Ultra-wide damping temperature range polyurethane elastomer enabled by an asymmetrically structured chain extender with double disulfide bonds

Abstract

Conventional polymer damping materials are extensively utilized to mitigate vibration and noise in various fields, yet suffer from the drawback of a narrow effective damping temperature range. Herein, we innovatively synthesized an asymmetrically structured chain extender (AIS) with double disulfide bonds that provided polyurethane elastomer (PUE) with ultra-high energy dissipation over a wide temperature range, which was unattainable by conventional chain extenders. This was achieved by enhancing the bond exchange rate of dynamic disulfide bonds in the PUE. Specifically, the asymmetric structure of AIS was strategically designed to disrupt the regularity of the hard segments of the PUE, enabling the disulfide bonds to break and reorganize efficiently, thus depleting mechanical energy.
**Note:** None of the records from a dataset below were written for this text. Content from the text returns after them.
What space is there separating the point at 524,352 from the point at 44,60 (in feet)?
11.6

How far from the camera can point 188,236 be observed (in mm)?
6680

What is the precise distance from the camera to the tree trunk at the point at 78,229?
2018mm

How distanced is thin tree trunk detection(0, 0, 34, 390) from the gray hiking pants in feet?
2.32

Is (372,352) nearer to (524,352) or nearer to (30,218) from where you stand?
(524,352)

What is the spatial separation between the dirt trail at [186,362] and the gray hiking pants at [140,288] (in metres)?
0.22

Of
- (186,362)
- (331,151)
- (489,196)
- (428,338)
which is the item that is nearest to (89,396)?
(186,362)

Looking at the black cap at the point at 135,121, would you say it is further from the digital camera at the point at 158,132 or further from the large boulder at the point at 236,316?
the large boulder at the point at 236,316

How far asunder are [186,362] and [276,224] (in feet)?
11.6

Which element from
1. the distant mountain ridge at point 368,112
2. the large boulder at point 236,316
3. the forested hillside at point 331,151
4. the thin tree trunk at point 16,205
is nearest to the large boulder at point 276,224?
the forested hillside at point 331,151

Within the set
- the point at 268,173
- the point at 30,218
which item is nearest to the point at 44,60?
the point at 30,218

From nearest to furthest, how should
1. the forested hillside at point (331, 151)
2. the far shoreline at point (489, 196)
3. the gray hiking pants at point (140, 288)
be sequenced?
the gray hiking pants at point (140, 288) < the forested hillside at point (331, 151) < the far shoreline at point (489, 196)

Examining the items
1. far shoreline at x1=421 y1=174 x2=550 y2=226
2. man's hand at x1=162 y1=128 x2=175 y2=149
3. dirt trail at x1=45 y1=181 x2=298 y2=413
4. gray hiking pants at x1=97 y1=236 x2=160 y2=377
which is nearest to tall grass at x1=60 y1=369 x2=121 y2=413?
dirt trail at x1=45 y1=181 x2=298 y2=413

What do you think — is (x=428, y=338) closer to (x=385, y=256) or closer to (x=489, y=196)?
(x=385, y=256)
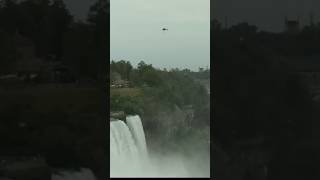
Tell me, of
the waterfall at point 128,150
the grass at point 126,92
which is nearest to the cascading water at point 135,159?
the waterfall at point 128,150
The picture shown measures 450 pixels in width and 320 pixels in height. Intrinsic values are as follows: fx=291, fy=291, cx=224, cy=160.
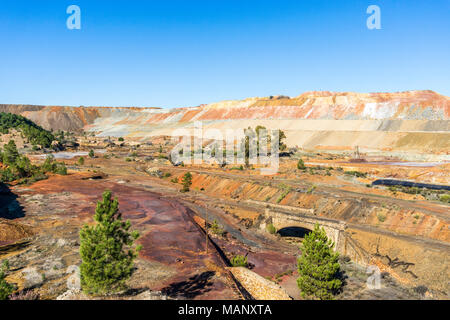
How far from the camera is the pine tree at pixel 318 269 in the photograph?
2600cm

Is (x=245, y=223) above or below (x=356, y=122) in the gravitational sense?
below

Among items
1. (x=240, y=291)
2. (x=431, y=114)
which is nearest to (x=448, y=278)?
(x=240, y=291)

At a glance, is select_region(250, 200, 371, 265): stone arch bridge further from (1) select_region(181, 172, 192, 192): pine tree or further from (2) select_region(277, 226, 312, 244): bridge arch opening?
(1) select_region(181, 172, 192, 192): pine tree

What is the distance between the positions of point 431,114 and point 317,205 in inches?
4660

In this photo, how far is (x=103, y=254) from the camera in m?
19.3

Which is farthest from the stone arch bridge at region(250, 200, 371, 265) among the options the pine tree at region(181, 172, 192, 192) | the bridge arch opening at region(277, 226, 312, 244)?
the pine tree at region(181, 172, 192, 192)

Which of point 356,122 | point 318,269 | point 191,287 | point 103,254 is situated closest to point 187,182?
point 191,287

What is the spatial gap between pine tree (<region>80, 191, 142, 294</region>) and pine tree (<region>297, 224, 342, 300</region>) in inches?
611

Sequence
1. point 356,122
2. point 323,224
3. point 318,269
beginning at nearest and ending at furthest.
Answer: point 318,269 < point 323,224 < point 356,122

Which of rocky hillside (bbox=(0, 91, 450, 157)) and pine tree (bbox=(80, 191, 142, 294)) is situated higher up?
rocky hillside (bbox=(0, 91, 450, 157))

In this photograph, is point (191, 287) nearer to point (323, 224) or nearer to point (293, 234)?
point (323, 224)

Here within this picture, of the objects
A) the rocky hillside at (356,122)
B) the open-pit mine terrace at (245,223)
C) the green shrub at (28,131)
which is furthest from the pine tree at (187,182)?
the green shrub at (28,131)

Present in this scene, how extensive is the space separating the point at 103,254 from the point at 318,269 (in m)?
18.1

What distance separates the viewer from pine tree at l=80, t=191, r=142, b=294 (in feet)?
62.7
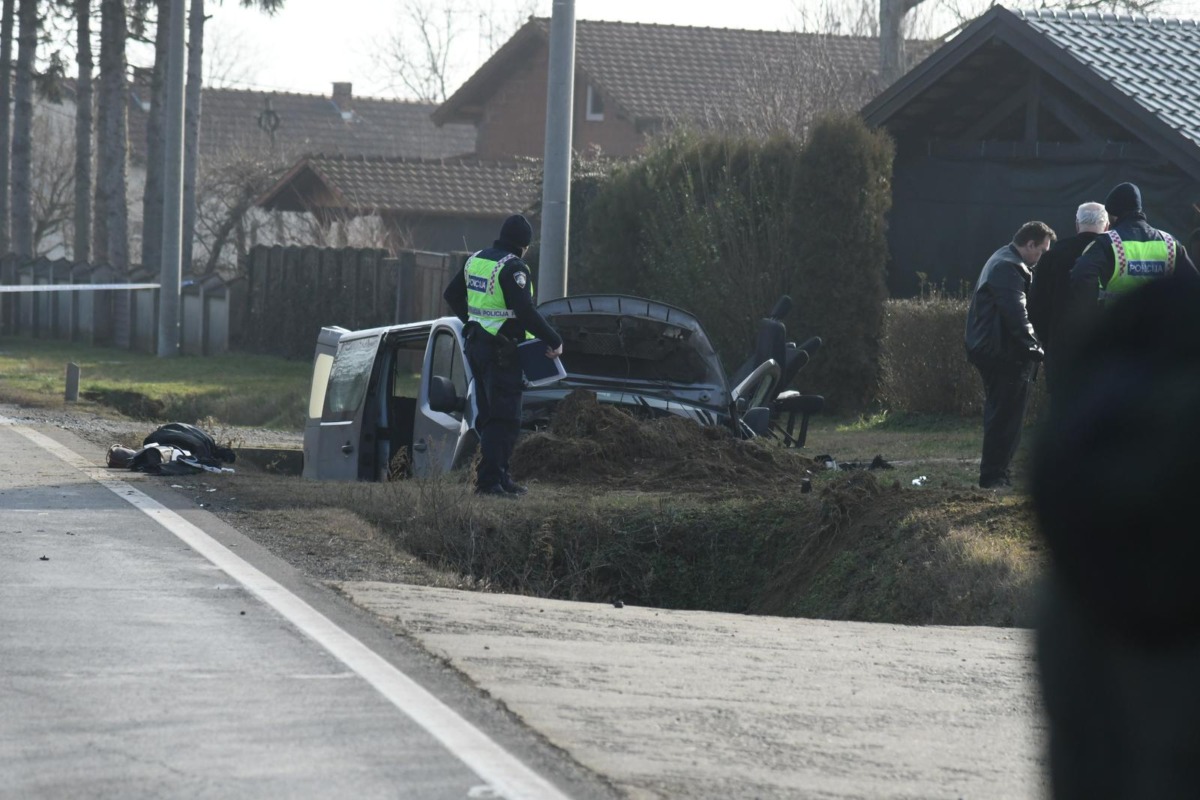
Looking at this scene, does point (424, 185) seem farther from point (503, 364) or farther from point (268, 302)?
point (503, 364)

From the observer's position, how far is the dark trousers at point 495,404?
11219 millimetres

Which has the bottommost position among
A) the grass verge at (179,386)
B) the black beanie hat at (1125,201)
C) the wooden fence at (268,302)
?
the grass verge at (179,386)

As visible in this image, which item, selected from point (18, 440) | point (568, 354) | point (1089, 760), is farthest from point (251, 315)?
point (1089, 760)

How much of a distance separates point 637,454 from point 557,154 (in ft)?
16.9

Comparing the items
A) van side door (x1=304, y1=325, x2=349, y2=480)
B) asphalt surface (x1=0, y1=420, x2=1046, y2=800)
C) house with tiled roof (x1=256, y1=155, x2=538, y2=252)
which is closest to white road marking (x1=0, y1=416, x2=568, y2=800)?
asphalt surface (x1=0, y1=420, x2=1046, y2=800)

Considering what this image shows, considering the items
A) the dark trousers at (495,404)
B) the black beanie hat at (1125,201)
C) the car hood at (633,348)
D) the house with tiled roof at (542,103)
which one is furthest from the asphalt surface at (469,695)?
the house with tiled roof at (542,103)

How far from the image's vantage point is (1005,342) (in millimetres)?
11977

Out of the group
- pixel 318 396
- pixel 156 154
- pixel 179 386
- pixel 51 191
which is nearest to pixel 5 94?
pixel 156 154

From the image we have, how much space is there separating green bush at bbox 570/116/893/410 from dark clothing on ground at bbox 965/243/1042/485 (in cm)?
840

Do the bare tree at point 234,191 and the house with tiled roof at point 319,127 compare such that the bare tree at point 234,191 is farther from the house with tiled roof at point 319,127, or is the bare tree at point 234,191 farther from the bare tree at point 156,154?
the house with tiled roof at point 319,127

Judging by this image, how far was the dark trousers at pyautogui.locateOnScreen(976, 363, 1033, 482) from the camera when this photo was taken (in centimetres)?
1214

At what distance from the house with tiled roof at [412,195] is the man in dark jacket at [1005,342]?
104ft

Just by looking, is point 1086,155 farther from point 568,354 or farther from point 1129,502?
point 1129,502

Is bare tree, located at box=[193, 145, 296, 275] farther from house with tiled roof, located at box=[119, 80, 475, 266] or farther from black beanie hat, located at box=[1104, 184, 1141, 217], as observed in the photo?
black beanie hat, located at box=[1104, 184, 1141, 217]
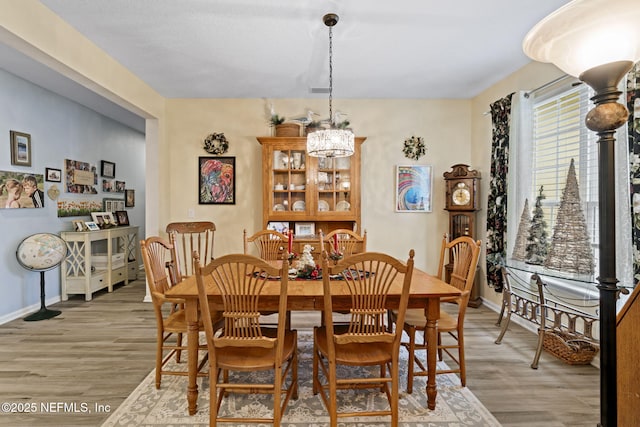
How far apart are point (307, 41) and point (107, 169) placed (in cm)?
405

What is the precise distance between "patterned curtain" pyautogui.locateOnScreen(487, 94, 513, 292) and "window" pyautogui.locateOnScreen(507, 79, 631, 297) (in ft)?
0.41

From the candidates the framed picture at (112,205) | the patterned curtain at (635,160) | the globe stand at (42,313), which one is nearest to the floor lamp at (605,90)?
the patterned curtain at (635,160)

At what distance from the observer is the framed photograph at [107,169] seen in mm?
4895

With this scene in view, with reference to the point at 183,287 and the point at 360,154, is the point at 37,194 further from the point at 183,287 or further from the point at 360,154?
the point at 360,154

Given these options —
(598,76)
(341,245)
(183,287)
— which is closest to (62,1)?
(183,287)

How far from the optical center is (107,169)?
502cm

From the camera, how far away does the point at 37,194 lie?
3.73 meters

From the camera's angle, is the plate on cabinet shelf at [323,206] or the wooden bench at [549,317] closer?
the wooden bench at [549,317]

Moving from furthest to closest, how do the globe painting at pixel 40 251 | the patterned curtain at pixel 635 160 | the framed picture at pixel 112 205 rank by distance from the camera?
1. the framed picture at pixel 112 205
2. the globe painting at pixel 40 251
3. the patterned curtain at pixel 635 160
The results demonstrated that the effective damping temperature range (Tan δ > 0.3) of the PUE cured by AIS can reach 130 °C (−15 °C–115 °C), which is 210 % higher than that of the matrix, and a stable damping plateau was observed in the region from room temperature to high temperature. Moreover, the introduction of AIS significantly enhanced the mechanical properties of the PUE. This study encourages further investigation and application of disulfide bonds in the field of damping.